Now lighttpd will simply ignore this file. And it will work, but might be open to some exploit vectors due to not catching these blocking rewrites.

I have googled for joomla3 and lighttpd and surprisingly no obvious solution or translation of these rewrites comes up (lighttpd can also use rewrites, just the location and format differs). With so many joomla installations that is surprising.

Are these rewrites considered obsolete? Or is simply noone using joomla on lighttpd? Does someone know which lighttpd rewires one should use instead of this htaccess file?

----------

## Syl20

Historically, the .htaccess files are an apache feature. Why not replace lighttpd, if it stops using them ?

----------

## msst

 *Quote:*   

> Why not replace lighttpd, if it stops using them ?

 

Lighttpd uses a different configuration syntax and has never used these files. As you say, these files are apache specific. Lighttpd works very well for everything else however and I have it fully set up for the rest, so I am reluctant to replace it with a much fatter package such as apache, that I have to completely reconfigure then.
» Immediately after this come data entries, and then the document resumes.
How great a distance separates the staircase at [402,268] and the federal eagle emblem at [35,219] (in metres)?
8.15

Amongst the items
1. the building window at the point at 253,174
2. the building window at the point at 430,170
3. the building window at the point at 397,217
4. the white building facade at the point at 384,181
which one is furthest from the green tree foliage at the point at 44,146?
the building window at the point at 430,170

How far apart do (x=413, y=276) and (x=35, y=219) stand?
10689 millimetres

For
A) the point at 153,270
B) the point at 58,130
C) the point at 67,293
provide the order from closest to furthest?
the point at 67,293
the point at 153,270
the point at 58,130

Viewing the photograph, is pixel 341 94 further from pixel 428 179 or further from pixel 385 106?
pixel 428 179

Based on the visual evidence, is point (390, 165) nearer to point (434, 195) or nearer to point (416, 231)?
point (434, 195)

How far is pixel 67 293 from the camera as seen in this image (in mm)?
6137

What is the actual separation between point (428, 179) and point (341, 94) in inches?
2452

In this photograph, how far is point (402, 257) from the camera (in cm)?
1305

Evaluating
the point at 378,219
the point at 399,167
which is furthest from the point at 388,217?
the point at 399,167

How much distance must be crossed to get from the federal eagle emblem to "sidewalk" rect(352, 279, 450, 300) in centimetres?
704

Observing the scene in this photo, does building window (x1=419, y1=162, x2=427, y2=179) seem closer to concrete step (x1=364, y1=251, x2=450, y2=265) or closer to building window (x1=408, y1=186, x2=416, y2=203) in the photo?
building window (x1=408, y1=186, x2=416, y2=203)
As joomla is a very broadly used package I was and am wondering why that topic lighttpd / joomla and its apache specific config file is not yet covered anywhere. Sure many are using joomla and not everyone is using apache as webserver daemon.

----------

## Hu

Those rewrites appear to be attempts to blacklist selected strings that might, if passed to a sufficiently buggy version of joomla, result in a security problem.  If you are not running a version of joomla with security bugs, the rewrites are unnecessary.  If you are running a version with security bugs (or are worried that there might be security bugs), the filters ought to be based on whitelisting good inputs, not blacklisting bad ones.  Blacklisting bad inputs is always bad practice, because you need to blacklist every possible bad input.  Blacklisting the inputs outside the tool itself is even worse since, as you discovered here, users now must run the tool inside a wrapper that applies the blacklist.  Perhaps you have not found any guides for other daemons because no one else has wanted joomla to the point they were willing to port the blacklist to other access languages.

The script rewrite rule could be made obsolete with a simple Content Security Policy to prevent inline scripts, so that any bugs which inject a script into the page are blocked by the browser's sandbox.

----------

## msst

I totally agree that relying on a specific external config file, which is only used in certain circumstances and otherwise ignored, is bad coding practice. But that is what ships with the most current joomla stable version...

It is very likely meant as a 2nd line of defense and as such a whitelist would be better, but it would also be extremely complicated to whitelist every possible parameter than joomla plus its numerous extensions can potentially use. There would be thousands of possible legitimate request forms.

 *Quote:*   

> Perhaps you have not found any guides for other daemons because no one else has wanted joomla to the point they were willing to port the blacklist to other access languages. 

 

Possible. But joomla is used on a huge number of sites, many many millions of servers. And lighttpd is one of the more popular apache alternatives. It is thus basically statistically guaranteed that a certain number of webservers run lighttpd / joomla as a combo. In this case this apache config file is then simply ignored - with the site otherwise working perfectly, just not filtering these few requests. And I have found such ports for less frequently used stuff, so I was wondering what the status of these configs is.

----------